Written task:
How many lines of the records below contain the word "grass"? Reply with the number alone.

Information given:
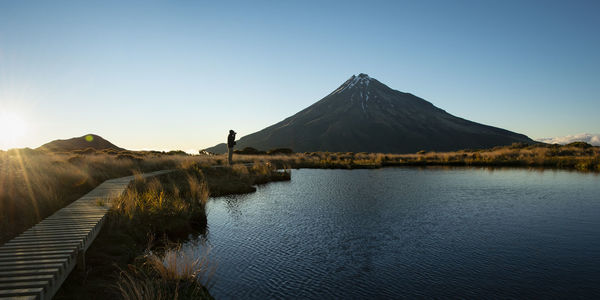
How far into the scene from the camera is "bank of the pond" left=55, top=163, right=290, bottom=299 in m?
6.02

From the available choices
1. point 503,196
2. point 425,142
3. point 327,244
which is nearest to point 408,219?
point 327,244

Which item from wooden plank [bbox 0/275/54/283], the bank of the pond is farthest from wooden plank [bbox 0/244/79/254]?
wooden plank [bbox 0/275/54/283]

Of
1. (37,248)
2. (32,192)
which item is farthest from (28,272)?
(32,192)

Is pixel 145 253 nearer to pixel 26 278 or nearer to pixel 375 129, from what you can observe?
pixel 26 278

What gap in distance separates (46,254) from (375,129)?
151 metres

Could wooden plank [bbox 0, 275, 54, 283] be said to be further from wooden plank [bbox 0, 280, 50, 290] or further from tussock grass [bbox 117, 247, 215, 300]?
tussock grass [bbox 117, 247, 215, 300]

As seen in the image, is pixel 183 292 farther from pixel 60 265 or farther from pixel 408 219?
pixel 408 219

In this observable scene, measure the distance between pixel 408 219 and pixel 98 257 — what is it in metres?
10.4

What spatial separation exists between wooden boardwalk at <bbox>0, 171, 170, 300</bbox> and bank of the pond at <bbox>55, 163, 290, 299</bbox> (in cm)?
47

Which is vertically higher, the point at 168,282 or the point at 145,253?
the point at 168,282

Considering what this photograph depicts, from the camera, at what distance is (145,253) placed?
870cm

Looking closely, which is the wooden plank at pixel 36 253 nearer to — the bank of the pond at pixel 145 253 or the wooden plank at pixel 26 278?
the bank of the pond at pixel 145 253

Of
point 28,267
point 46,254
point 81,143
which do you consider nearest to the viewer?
point 28,267

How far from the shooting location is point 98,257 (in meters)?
7.78
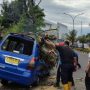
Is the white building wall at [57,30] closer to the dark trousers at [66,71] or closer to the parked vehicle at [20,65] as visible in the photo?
the parked vehicle at [20,65]

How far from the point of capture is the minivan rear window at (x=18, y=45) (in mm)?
14604

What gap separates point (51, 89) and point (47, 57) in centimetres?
203

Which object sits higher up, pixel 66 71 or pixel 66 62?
pixel 66 62

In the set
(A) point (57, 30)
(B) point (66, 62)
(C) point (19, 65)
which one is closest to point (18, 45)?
(C) point (19, 65)

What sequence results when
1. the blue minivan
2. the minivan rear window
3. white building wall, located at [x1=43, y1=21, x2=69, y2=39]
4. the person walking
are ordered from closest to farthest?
1. the person walking
2. the blue minivan
3. the minivan rear window
4. white building wall, located at [x1=43, y1=21, x2=69, y2=39]

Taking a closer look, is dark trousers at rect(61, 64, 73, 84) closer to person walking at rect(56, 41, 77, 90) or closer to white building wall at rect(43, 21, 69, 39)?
person walking at rect(56, 41, 77, 90)

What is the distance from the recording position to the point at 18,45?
15.1m

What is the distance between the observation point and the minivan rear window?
1460 centimetres

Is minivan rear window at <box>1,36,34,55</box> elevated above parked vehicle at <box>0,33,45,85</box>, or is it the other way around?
minivan rear window at <box>1,36,34,55</box>

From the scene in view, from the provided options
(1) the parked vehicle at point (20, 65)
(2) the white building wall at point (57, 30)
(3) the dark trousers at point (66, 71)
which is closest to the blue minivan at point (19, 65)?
(1) the parked vehicle at point (20, 65)

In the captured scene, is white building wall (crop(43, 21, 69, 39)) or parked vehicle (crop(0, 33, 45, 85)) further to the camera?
white building wall (crop(43, 21, 69, 39))

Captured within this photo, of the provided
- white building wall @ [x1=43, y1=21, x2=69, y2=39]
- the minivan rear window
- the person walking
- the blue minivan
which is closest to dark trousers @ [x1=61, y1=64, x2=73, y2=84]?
the person walking

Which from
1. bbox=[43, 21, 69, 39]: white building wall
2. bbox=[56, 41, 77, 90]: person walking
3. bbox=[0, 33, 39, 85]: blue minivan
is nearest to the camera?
bbox=[56, 41, 77, 90]: person walking

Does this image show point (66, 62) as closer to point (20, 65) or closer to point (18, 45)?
point (20, 65)
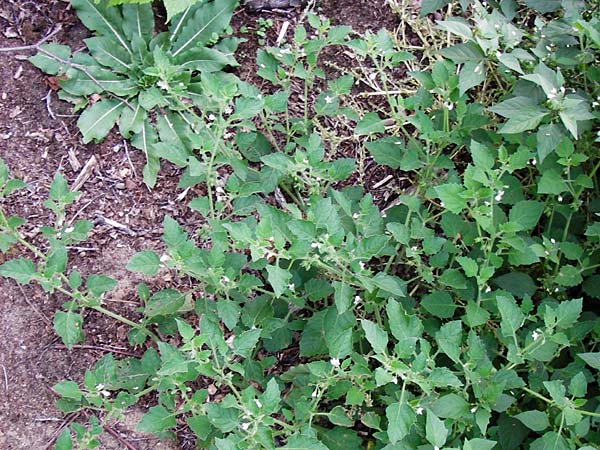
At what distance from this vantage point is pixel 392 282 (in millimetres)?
2381

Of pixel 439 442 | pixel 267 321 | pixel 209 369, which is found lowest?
pixel 439 442

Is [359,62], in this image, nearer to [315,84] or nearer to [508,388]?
[315,84]

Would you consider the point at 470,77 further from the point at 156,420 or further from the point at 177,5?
the point at 156,420

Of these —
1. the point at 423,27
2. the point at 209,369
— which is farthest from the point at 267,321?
the point at 423,27

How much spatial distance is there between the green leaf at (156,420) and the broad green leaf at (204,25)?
163 centimetres

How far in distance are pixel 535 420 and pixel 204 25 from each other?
217 centimetres

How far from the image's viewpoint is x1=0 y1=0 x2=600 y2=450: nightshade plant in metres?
2.28

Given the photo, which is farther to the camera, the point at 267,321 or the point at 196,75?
the point at 196,75

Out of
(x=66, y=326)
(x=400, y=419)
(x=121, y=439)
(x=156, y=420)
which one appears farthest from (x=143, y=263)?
(x=400, y=419)

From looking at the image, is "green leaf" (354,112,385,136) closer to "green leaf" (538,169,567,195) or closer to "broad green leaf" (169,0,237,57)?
"green leaf" (538,169,567,195)

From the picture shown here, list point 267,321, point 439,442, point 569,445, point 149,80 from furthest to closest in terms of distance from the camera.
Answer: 1. point 149,80
2. point 267,321
3. point 569,445
4. point 439,442

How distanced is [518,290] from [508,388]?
1.60ft

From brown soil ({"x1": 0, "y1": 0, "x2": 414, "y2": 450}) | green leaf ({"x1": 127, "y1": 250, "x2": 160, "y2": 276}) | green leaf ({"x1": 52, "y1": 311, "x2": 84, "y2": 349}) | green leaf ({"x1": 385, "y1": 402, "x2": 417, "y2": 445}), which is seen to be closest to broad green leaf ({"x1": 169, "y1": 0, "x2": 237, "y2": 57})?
brown soil ({"x1": 0, "y1": 0, "x2": 414, "y2": 450})

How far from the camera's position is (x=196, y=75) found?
3299mm
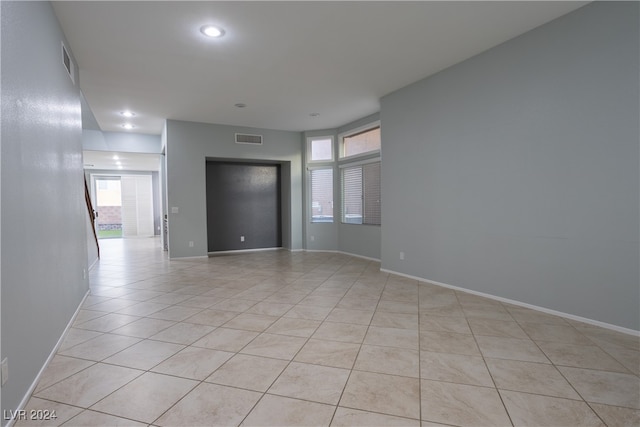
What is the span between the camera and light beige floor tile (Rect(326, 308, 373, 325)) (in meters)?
3.20

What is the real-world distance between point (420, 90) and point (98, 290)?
211 inches

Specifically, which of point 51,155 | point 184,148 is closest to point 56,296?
point 51,155

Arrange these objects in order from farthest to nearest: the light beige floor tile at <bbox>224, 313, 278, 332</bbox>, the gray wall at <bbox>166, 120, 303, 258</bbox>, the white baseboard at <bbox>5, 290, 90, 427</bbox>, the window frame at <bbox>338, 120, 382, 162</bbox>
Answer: the gray wall at <bbox>166, 120, 303, 258</bbox> < the window frame at <bbox>338, 120, 382, 162</bbox> < the light beige floor tile at <bbox>224, 313, 278, 332</bbox> < the white baseboard at <bbox>5, 290, 90, 427</bbox>

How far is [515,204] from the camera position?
358 centimetres

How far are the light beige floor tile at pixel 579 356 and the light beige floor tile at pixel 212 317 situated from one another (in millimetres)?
2795

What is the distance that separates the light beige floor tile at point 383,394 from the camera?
5.99 ft

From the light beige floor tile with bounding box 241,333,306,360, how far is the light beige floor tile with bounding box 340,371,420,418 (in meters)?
0.58

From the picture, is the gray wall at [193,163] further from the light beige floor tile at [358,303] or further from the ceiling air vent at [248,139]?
the light beige floor tile at [358,303]

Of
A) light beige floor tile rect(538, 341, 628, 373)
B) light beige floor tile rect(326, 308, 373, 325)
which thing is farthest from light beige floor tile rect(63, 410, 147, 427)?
light beige floor tile rect(538, 341, 628, 373)

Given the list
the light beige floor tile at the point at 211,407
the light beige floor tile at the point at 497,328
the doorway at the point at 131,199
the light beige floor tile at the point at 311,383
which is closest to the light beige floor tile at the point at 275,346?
the light beige floor tile at the point at 311,383

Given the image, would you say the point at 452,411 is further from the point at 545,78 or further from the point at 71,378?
the point at 545,78

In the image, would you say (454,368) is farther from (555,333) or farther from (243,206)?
(243,206)

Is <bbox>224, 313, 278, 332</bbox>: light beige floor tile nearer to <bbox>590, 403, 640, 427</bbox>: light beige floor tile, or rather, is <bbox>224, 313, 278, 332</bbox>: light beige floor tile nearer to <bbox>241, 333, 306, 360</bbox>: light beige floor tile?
<bbox>241, 333, 306, 360</bbox>: light beige floor tile

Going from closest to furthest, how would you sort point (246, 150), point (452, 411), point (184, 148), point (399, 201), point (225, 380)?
point (452, 411) → point (225, 380) → point (399, 201) → point (184, 148) → point (246, 150)
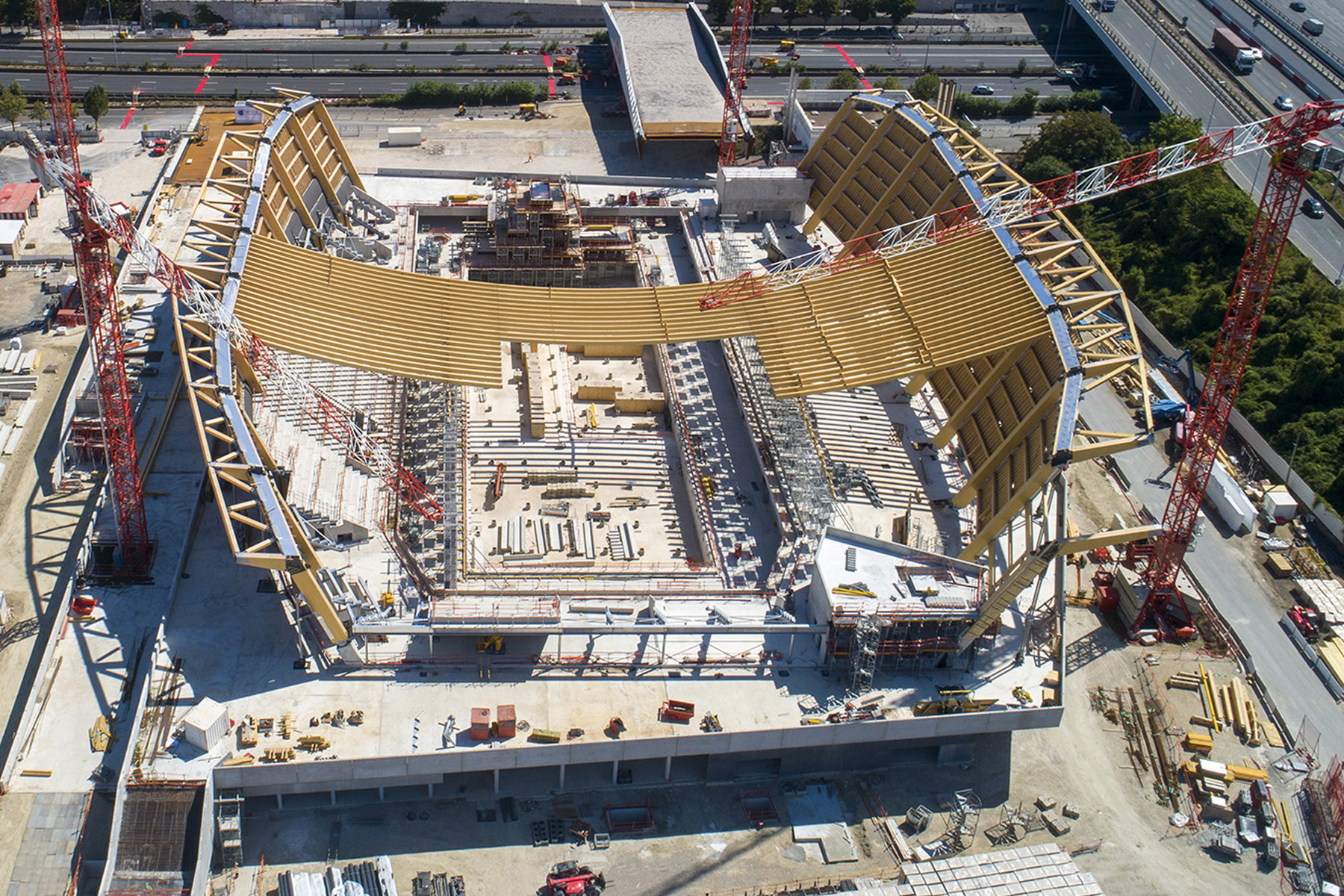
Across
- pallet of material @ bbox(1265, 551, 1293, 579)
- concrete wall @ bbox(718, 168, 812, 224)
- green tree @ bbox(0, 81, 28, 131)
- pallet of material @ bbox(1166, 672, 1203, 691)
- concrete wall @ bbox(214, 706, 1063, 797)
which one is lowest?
concrete wall @ bbox(214, 706, 1063, 797)

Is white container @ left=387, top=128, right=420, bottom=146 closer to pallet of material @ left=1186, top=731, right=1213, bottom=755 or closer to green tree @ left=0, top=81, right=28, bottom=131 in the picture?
green tree @ left=0, top=81, right=28, bottom=131

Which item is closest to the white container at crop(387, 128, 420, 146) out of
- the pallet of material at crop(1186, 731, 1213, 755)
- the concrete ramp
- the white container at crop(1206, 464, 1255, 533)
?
the concrete ramp

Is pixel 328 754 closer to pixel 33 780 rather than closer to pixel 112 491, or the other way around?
pixel 33 780

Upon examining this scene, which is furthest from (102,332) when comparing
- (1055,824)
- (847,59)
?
(847,59)

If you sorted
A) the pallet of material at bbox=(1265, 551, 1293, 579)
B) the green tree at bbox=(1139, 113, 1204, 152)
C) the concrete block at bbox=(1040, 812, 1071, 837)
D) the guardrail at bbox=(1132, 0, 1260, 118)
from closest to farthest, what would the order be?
the concrete block at bbox=(1040, 812, 1071, 837) < the pallet of material at bbox=(1265, 551, 1293, 579) < the green tree at bbox=(1139, 113, 1204, 152) < the guardrail at bbox=(1132, 0, 1260, 118)

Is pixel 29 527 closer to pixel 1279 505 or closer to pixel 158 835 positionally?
pixel 158 835

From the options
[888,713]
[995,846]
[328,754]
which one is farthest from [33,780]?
[995,846]

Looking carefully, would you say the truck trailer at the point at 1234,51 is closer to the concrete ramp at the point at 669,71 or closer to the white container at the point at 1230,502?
the concrete ramp at the point at 669,71
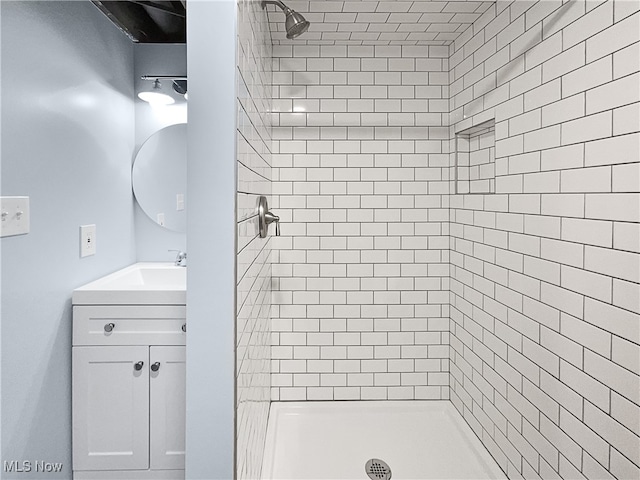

Result of this task:
2